Appropriate responses to pain are essential for survival; however, in some cases, other physiological needs, such as hunger, must take priority. Alhadeff et al. showed that mice that had been deprived of food for 24 hours exhibited reduced inflammatory pain-related behavioural responses to an injection of formalin to the paw. They discovered that hypothalamic agouti-related protein-expressing neurons (AGRP neurons), which are known to be activated by hunger, mediate this effect: optogenetic stimulation of AGRP neurons in control mice reduced formalin-induced inflammatory pain responses, whereas chemogenetic inhibition of their activity reduced the modulatory effects of food deprivation on inflammatory pain.

optogenetic activation of the subpopulation of AGRP neurons that project to this region reduced inflammatory pain responses

The lateral PBN is one of several downstream targets of AGRP neurons. Alhadeff et al. found that optogenetic activation of the subpopulation of AGRP neurons that project to this region reduced inflammatory pain responses, suggesting that this region mediates the interaction between hunger and pain. Probing the molecular mechanisms involved, they identified an important role for one of the neurotransmitters released by AGRP neurons, neuropeptide Y (NPY): microinjection of NPY into the lateral PBN reduced inflammatory pain responses, whereas blocking NPY receptors in the lateral PBN abolished the inhibition of pain responses by hunger.
______
## What to do
1. Translate this sentence from the passage on hunger and pain into Spanish: "The lateral PBN is one of several downstream targets of AGRP neurons."
2. Carry the passage on hunger and pain forward from its final sentence.
The material comes from a separate source and is unrelated to the passage on hunger and pain.

## Supplied material
______
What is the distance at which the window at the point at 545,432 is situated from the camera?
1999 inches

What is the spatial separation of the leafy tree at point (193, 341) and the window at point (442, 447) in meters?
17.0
______
## Task-by-task outputs
1. El PBN lateral es una de las varias dianas aguas abajo de las neuronas AGRP.

2.
The findings of Campos et al. also point to a central role for the lateral PBN in integrating different threat signals. By monitoring calcium activity within a population of calcitonin gene-related peptide-expressing neurons (CGRP neurons) in the lateral PBN in vivo, they showed that these neurons are activated by pain and potential threats (such as novel food or cues that had been associated with pain through fear conditioning), as well as by visceral satiety signals. Lateral PBN CGRP neurons project to limbic brain regions and Campos et al. showed that inhibiting the CGRP neurons attenuates behavioural responses to pain and visceral satiety signals, suggesting that they may transmit affective aspects of these stimuli. Campos et al. also demonstrated that CGRP neurons are inhibited in hungry mice, an adaptive response that may inhibit satiety, fear and pain to allow increased feeding during an energy-depleted state.

The results of these two studies suggest that the lateral PBN is a key site for the integration of competing internal threat signals. It appears likely that hypothalamic 'hunger-sensing' AGRP neurons suppress responses to inflammatory pain signals through their projections to lateral PBN CGRP neurons; however, the additional upstream and downstream elements of these circuits remain to be established.